The motion vector is estimated for each block. More specifically, the block (block to be coded) in the input image data (picture S3 in FIG. 7) to be coded is fixed for the estimation. The block (reference block) in the reference picture (picture B2) is moved within a search range. Then, a motion vector is estimated by locating a position of the reference block that is the most similar to the block to be coded. The processing for searching for the motion vector is called estimation of the motion vector. A relative error between the block to be coded and the reference block is generally used for determining whether or not the reference block is similar to the block to be coded. In particular, the method based on the sum of absolute difference (SAD) is well known. Since the computation amount increases when an entire reference picture is searched for the reference block, in generally, the search range is limited within the reference picture, and the limited range is called a search range.

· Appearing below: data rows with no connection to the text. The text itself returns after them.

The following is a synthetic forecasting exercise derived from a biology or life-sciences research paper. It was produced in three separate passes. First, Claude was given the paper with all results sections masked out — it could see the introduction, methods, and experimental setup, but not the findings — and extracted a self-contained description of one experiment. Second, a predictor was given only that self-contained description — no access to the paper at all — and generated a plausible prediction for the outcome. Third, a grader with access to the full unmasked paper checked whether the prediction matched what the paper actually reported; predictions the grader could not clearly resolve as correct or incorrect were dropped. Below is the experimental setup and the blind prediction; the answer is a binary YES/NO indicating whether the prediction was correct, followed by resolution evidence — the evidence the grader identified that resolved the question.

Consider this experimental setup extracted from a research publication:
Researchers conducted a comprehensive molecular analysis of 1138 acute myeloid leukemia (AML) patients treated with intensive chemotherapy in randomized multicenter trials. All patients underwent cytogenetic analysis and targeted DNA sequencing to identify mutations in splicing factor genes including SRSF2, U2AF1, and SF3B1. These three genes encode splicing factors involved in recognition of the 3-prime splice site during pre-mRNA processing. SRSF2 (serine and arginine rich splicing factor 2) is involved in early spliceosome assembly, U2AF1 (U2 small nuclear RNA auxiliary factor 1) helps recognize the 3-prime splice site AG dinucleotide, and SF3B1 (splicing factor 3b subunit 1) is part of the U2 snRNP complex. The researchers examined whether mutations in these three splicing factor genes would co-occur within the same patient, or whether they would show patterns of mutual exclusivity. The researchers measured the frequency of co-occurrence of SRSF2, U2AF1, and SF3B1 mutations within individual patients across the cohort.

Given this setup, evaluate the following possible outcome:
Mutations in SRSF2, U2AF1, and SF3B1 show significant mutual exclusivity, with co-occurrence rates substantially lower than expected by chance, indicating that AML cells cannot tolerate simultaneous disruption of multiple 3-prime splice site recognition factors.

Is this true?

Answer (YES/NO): YES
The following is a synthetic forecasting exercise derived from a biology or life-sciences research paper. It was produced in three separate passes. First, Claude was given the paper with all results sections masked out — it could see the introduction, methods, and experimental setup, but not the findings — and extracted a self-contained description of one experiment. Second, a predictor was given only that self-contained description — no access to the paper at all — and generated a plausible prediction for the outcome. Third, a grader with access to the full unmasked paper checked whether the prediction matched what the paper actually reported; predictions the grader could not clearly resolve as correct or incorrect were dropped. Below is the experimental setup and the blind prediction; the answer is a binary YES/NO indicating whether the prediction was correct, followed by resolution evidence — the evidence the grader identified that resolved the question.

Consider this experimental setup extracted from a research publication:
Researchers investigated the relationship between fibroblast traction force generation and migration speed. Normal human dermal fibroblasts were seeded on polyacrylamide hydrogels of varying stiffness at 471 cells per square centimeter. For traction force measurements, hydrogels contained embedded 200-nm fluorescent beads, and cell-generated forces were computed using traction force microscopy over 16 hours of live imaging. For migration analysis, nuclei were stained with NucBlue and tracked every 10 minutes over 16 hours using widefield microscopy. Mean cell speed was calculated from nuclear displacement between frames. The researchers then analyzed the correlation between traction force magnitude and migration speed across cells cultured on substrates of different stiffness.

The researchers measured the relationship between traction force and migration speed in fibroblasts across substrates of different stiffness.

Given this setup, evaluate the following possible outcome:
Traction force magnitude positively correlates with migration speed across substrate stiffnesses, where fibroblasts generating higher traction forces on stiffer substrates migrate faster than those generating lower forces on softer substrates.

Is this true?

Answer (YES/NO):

Next, an example of operations performed by the quantization parameter determining unit 103 will be described with reference to FIG. 3.
FIG. 3 is a flowchart indicating the example of operations performed by the quantization parameter determining unit 103 in the stereo image coding apparatus 100 according to the embodiment.
In FIG. 3, the quantization parameter determining unit 103 determines whether or not a motion vector output from the motion vector estimating unit 102 refers to one of frames at the same time (S301). Here, one of the frames at the same time is a frame (picture B2) of an image signal (first image signal) different from an image signal (second image signal) of the frame and located at the same time as the frame (picture S3 in FIG. 7) including the beginning of the motion vector. More specifically, the quantization parameter determining unit 103 determines, for example, whether or not the reference pictures Sx include the picture B2.
When determining that the motion vector does not refer to one of the frames at the same time (No at Step S301), the quantization parameter determining unit 103 outputs a preset value to the image coding unit 104 as a quantization parameter.
When determining that the motion vector refers to one of the frames at the same time (Yes at Step S301), the quantization parameter determining unit 103 determines whether or not an amount of disparity characteristics is equal to or larger than a predetermined threshold (threshold 103 t in FIG. 5 to be described later) (S302). The amount of disparity characteristics is an amount (i) calculated using a horizontal component of the motion vector and (ii) indicating whether a region is closer to a person. The amount of disparity characteristics will be described in detail later.
As described above, it is determined at Step S301 whether or not the amount of disparity characteristics is equal to or larger than a predetermined threshold. With this determination, it may be understood that the quantization parameter determining unit 103 determines whether or not the motion vector with which the amount of disparity characteristics is calculated is a motion vector with which the amount of disparity characteristics equal to or larger than the threshold is calculated (motion vector VN or VF in FIG. 4). The description of FIGS. 4 and 5 will be described in detail later.
When determining that the amount of disparity characteristics is not larger than the predetermined threshold at S302 (No at S302), the quantization parameter determining unit 103 outputs a preset value (large quantization parameter 104 pL in FIGS. 4 and 5) to the image coding unit 104 as a quantization parameter.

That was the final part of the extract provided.